| 作業指示 |
[1] 抜粋で、岸山さんがオープンさせたテーブルのミニマムはいくらか。
[2] 抜粋のうち、「額にはうっすらと汗を浮かべていた。」から「前日に、岸山さんとIさんが大勝したバカラ卓である。」までの範囲を一字一句違えずに書き写してください。

| 抜粋箇所 |
-=-=-
ばくち打ち
番外編その3:「負け逃げ」の研究(21)
「さて、そろそろお仕事に取り掛かりますか?」
と雲吞麺(ワンタンメン)を食べ終わった岸山さん。
額にはうっすらと汗を浮かべていた。
やる気満々、はち切れるほどの気力がみなぎっているのが、わたしにも伝わってくる。
「ひと仕事、終えたばかりなんです」
とわたし。
「どうでした」
「まあまあでしたね」
まるでウソ。
ぼこぼこにやられました、とは口が裂けても言えない。いや、言わない。
「一人で打つのは、ちょっと不安です」
「コーヒーを飲む間、見学していますよ。そのうちIさんも降りてくるでしょう」
ゲーミング・ルームに移動すると、岸山さんが新しいテーブルをオープンさせた。
フロアの奥の方にある、1万HKD・ミニマムの卓だった。
前日に、岸山さんとIさんが大勝したバカラ卓である。
やっぱり、そうするよ。
「犯人は犯行現場に戻る」と指摘したのはドストエフスキーだったが、カジノ賭人は「勝利した卓に」戻る。
おそらくこの法則に、例外はなかろう。
岸山さんのカットで、シューが始まった。
ほとんどのバカラ賭人は、シューのはじめの数手には手を出さない。
勝ち目の出方をうかがうのである。
ところが岸山さんは、最初の一手から手を出す。
この時は、プレイヤー・サイドへミニマム・ベットでの1万HKD(15万円)。
そして、ナチュラルを起こして、あっさりとプレイヤー側が勝利した。
岸山さんは躊躇なく、プレイヤー・サイドでダブル・アップの2万HKDベット。
-=-=-
| データ抽出 |
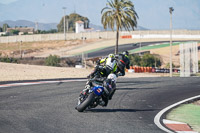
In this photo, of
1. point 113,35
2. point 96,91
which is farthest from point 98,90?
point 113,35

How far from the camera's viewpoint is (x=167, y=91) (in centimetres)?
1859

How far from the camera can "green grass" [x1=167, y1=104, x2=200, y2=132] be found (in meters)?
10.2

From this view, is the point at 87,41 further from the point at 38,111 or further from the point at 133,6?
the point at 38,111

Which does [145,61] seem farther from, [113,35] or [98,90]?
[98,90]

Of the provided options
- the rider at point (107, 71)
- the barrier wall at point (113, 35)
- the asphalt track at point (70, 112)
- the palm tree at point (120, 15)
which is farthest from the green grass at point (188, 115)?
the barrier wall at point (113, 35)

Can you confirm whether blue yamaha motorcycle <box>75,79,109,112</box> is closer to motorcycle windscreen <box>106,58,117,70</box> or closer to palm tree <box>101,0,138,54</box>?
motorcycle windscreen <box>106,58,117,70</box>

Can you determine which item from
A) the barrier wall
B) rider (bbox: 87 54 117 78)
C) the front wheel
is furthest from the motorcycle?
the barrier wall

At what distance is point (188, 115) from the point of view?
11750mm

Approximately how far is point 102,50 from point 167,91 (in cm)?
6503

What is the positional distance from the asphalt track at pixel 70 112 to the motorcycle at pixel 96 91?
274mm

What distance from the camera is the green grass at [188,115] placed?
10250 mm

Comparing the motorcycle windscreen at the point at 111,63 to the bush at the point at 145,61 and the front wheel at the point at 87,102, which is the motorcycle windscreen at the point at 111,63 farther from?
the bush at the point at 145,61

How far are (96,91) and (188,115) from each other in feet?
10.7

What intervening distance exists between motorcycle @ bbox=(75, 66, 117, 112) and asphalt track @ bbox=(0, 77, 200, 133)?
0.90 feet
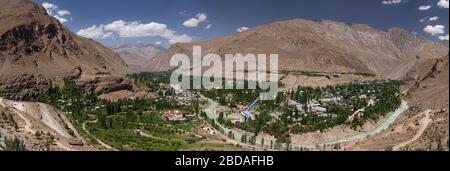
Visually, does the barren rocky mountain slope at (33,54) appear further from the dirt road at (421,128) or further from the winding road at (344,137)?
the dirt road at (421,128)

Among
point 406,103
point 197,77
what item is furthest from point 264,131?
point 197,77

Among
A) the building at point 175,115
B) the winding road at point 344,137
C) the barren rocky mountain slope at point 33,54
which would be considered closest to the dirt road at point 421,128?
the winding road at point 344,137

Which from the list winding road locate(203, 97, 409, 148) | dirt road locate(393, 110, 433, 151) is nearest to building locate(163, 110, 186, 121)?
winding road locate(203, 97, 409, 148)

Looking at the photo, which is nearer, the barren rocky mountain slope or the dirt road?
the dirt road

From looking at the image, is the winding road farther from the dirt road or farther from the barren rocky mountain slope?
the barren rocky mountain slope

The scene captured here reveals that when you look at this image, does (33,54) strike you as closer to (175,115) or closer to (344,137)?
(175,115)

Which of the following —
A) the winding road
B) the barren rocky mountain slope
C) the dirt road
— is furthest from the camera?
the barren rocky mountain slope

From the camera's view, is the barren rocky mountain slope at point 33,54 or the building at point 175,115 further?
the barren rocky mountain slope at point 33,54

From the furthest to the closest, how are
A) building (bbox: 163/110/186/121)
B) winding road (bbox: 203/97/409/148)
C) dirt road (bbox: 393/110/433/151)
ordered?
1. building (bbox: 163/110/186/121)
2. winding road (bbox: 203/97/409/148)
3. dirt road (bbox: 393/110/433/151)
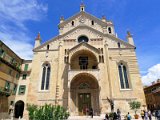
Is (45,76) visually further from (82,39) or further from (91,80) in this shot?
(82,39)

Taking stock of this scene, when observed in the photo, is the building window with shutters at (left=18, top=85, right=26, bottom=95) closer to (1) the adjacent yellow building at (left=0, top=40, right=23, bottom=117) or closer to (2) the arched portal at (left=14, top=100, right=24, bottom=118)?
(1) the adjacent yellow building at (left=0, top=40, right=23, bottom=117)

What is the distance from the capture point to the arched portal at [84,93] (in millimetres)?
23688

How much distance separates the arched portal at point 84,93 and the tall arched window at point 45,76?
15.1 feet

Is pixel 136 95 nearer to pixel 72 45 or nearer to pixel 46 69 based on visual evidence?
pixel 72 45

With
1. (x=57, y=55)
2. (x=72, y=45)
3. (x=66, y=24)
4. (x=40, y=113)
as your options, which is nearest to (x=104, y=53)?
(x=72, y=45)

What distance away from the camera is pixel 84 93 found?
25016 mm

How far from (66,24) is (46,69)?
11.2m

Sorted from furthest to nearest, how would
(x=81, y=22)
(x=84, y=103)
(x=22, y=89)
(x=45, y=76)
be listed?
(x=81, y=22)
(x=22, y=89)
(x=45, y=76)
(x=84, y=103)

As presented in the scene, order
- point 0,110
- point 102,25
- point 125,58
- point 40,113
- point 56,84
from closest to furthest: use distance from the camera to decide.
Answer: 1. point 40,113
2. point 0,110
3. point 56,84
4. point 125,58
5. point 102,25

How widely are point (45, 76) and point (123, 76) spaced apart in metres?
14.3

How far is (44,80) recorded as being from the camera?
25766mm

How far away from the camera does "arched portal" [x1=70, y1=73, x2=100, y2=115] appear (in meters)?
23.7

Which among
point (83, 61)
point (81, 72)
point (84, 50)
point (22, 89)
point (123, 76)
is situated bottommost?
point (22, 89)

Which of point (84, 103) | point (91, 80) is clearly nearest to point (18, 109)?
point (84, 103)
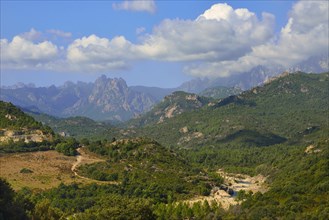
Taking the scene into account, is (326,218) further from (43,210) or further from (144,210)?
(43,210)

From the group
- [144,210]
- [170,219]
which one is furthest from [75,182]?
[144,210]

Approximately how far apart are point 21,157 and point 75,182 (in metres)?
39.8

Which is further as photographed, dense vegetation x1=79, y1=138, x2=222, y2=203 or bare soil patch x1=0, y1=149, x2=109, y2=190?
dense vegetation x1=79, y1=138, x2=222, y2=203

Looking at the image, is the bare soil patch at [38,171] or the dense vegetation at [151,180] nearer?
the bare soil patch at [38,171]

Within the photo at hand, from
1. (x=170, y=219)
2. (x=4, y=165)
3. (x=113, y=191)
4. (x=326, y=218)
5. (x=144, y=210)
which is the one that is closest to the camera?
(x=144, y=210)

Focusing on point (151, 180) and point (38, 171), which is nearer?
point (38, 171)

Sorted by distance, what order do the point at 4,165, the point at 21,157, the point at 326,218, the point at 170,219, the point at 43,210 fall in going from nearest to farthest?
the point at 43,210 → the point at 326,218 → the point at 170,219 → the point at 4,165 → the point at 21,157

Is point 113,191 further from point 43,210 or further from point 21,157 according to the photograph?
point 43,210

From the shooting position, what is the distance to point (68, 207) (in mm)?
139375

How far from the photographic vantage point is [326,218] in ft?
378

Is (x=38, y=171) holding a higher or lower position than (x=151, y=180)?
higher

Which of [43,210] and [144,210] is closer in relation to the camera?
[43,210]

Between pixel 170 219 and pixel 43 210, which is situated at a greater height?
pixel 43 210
-=-=-
| 演習の解答 |
[1] 1万HKDです。

[2]
額にはうっすらと汗を浮かべていた。
やる気満々、はち切れるほどの気力がみなぎっているのが、わたしにも伝わってくる。
「ひと仕事、終えたばかりなんです」
とわたし。
「どうでした」
「まあまあでしたね」
まるでウソ。
ぼこぼこにやられました、とは口が裂けても言えない。いや、言わない。
「一人で打つのは、ちょっと不安です」
「コーヒーを飲む間、見学していますよ。そのうちIさんも降りてくるでしょう」
ゲーミング・ルームに移動すると、岸山さんが新しいテーブルをオープンさせた。
フロアの奥の方にある、1万HKD・ミニマムの卓だった。
前日に、岸山さんとIさんが大勝したバカラ卓である。